▶ _EXERCISE DESCRIPTION_:
Retype the account of Ernie Rose's early years below word for word, starting with "He then delivered" and going on through "nights, he quit.".

BEGIN EXTRACT TO READ

His mother, Clara (Moon) Rose, died a week after his birth in late November 1922, and his father, John, moved in with his parents so they could help raise Ernie and his older sister, Louise.

His father blamed him for the death of his mother, Rose said.

When he was about 10, Ernie’s father moved the family to Pe Ell, where Ernie remained four or five years. But he didn’t get along with his stepmother, so he returned to his grandparents’ home. He described his grandma as “a real wonderful lady.” Everyone described his grandfather as “ornery,” but he treated Ernie well. He died in 1946 and his grandmother five years later, not long after their farmhouse burned down.

His bachelor uncle, Anton Jr., was like a father to him. “He always stuck up for me, and it seemed like my dad didn’t have much use for me,” he said. “My sister was always his favorite. Matter of fact, she ended up with everything.”

After completing the first year of high school, he quit. “I never did like school.”

His uncle told him to either go to school or find another place to board.

So he left.

At 16, he milked about a dozen cows for the Burris family for $10 a month plus room and board. In the spring of 1940, he joined the Civilian Conservation Corps and spent the summer at Cispus, clearing roads, cutting trees, and fighting fires with picks and shovels on a crew called “the flying ’40.” He received $30 a month, with $22 tucked into savings. When he left, he had $130 in savings.

He then delivered firewood, drove a wood truck, and later worked as a truck driver for a Chehalis sawmill. When World War II broke out, he was working in the planer shed at the Carlisle mill in Onalaska. When they wanted him to work Saturday nights, he quit.

He started working as a choker setter in the woods at Weyerhaeuser Co.’s Camp McDonald. In February 1943, he received his draft notice. He didn’t show up for work one day, and when the boss asked him why, he said it was none of his business.

“You got that attitude, you’ll find yourself in the Army,” his boss told him. “I said, ‘Well, if it makes you feel better, that’s where I was, to Tacoma taking my physical.’”

Rose admits he had an attitude after living on his own from the age of 16.

He joined the Army with Glen Ellingson, one of his friends and classmates from first through third grades at Klaber school. They trained together at Camp Haan, a coastal Army base near Riverside, California. They trained in 40-millimeter guns and later on maintaining half-tracks.

When they returned on furlough before shipping overseas, Rose married his sweetheart, Marie Friese of Lost Valley near Boistfort on Feb. 14, 1944.

“He was more like a brother,” Rose said of Ellingson. “He was my best man when I got married and I was his best man when he got married.”

END EXTRACT TO READ
BEGIN DATA BLOCK

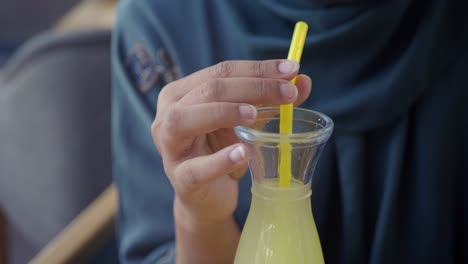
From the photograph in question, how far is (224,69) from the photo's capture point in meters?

END DATA BLOCK

▶ _RESULT FOR THIS EXERCISE_:
He then delivered firewood, drove a wood truck, and later worked as a truck driver for a Chehalis sawmill. When World War II broke out, he was working in the planer shed at the Carlisle mill in Onalaska. When they wanted him to work Saturday nights, he quit.